_SHORT EXERCISE_
Rewrite the entries starting at the line containing "In this photo, between" and ending at the last entry, replacing "farther" with "further" and leaving all other text unchanged. Leave the pictures out of your answer.

***

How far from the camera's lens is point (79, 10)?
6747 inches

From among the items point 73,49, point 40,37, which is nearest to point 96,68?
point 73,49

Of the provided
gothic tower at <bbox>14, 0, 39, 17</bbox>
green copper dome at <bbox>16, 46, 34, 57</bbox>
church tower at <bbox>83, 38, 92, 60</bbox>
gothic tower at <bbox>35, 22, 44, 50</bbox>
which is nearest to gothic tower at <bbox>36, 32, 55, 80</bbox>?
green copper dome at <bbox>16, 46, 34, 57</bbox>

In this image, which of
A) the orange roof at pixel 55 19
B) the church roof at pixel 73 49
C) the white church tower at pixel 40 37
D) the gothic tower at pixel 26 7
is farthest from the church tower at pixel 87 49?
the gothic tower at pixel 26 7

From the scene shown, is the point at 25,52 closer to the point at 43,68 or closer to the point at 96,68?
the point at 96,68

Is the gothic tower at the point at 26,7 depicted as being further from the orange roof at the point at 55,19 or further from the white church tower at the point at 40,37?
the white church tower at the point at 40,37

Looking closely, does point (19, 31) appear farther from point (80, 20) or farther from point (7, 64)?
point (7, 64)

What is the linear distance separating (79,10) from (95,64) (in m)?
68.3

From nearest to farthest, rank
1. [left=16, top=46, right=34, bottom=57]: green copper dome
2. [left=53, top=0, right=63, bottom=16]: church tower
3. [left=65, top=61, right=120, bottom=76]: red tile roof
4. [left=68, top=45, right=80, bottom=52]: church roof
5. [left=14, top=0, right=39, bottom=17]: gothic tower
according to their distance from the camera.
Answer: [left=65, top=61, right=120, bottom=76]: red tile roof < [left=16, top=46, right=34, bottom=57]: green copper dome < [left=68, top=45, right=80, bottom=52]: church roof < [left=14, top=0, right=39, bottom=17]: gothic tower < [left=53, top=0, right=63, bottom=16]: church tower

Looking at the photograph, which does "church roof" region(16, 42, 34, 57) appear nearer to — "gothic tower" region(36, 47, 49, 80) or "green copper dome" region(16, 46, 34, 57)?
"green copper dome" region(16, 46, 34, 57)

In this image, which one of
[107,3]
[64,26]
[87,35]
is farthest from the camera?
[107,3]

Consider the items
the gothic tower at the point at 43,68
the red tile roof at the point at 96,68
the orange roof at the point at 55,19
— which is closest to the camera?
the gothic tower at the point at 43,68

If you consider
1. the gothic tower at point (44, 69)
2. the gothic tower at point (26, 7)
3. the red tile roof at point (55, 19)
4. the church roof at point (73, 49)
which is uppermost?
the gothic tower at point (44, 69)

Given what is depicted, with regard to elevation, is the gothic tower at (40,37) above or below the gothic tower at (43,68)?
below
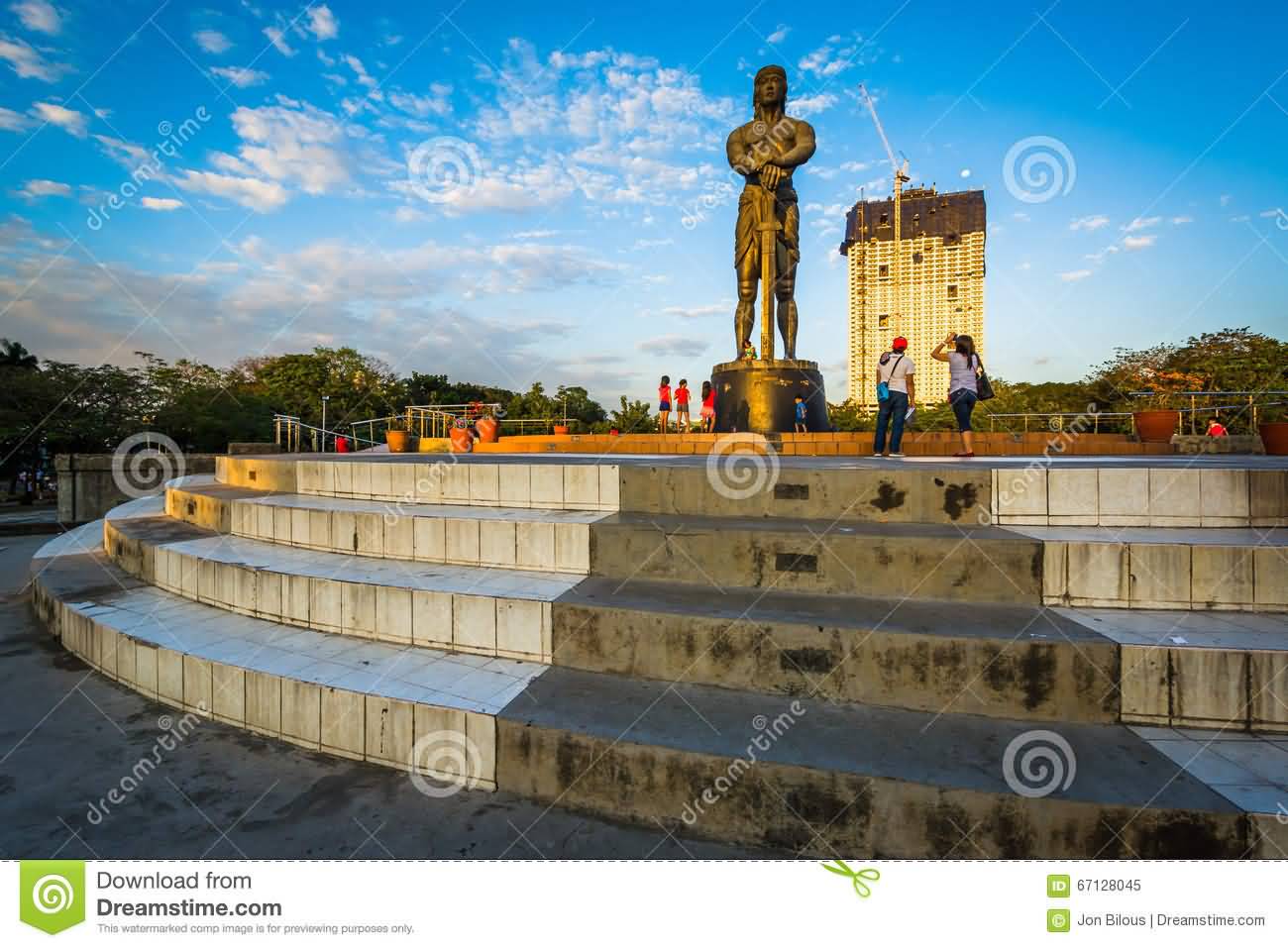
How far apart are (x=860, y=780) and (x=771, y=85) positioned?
13.0 meters

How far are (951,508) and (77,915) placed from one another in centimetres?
523

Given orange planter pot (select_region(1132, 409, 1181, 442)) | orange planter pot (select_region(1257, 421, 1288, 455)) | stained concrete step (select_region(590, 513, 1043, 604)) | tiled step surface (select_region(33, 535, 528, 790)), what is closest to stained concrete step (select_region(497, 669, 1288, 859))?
tiled step surface (select_region(33, 535, 528, 790))

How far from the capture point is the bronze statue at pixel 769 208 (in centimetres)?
1165

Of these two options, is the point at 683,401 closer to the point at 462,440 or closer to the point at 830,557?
the point at 462,440

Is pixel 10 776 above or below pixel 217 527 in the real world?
below

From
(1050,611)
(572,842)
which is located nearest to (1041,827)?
(1050,611)

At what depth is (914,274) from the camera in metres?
90.4

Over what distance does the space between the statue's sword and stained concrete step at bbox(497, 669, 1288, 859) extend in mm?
9905

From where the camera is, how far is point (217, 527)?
6.75 m

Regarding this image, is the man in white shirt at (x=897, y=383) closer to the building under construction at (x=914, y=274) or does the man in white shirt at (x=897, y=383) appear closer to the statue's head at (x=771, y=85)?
the statue's head at (x=771, y=85)

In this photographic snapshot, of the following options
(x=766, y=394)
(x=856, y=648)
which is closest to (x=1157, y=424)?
(x=766, y=394)

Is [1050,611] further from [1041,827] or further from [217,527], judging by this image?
[217,527]

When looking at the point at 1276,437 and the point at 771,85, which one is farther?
the point at 771,85

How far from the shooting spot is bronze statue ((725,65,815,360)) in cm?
1165
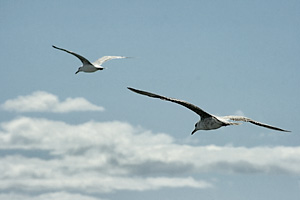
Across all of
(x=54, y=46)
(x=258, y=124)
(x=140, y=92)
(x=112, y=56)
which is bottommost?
(x=140, y=92)

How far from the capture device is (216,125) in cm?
2116

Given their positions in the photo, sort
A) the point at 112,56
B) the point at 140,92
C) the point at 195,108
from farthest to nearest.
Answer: the point at 112,56 → the point at 195,108 → the point at 140,92

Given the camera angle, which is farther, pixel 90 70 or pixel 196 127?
pixel 90 70

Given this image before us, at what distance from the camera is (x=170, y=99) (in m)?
18.4

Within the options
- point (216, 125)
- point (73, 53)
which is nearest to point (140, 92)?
point (216, 125)

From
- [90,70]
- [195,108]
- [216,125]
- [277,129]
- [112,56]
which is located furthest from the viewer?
[112,56]

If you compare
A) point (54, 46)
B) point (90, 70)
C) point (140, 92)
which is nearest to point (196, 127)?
point (140, 92)

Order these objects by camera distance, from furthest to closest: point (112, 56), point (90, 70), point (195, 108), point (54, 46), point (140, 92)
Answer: point (112, 56) → point (90, 70) → point (54, 46) → point (195, 108) → point (140, 92)

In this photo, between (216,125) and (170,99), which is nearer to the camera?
(170,99)

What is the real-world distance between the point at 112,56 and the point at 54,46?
8.65 metres

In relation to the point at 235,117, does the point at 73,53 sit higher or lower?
higher

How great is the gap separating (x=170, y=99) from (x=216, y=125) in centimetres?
350

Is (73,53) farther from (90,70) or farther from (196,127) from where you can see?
(196,127)

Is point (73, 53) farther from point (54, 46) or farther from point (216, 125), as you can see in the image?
point (216, 125)
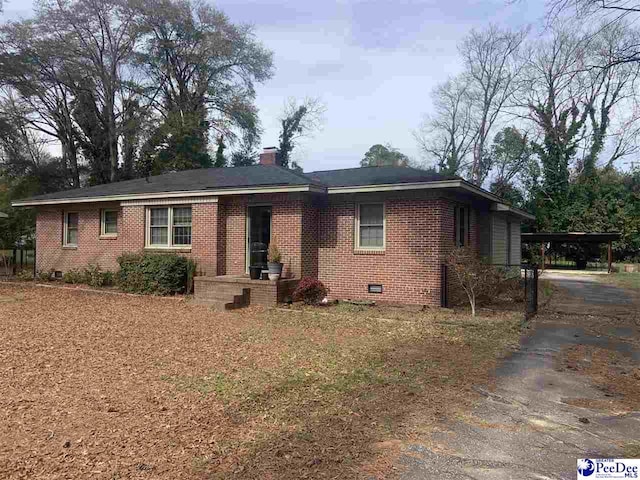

***

_FINISHED EXERCISE_
In this photo, between (216,125) and (170,99), which is nearer to the camera?
(170,99)

What is the real-world distance between the point at 112,56 and the point at 54,46?
8.65 metres

In relation to the point at 235,117, does the point at 73,53 sit higher or lower?
higher

How great is the gap separating (x=170, y=99) from (x=216, y=125) in centimetres?
350

Is (73,53) further from (90,70) or further from (196,127) from where you can see?
(196,127)

Is point (73, 53) further from point (54, 46) or further from point (216, 125), as you can see in the image?
point (216, 125)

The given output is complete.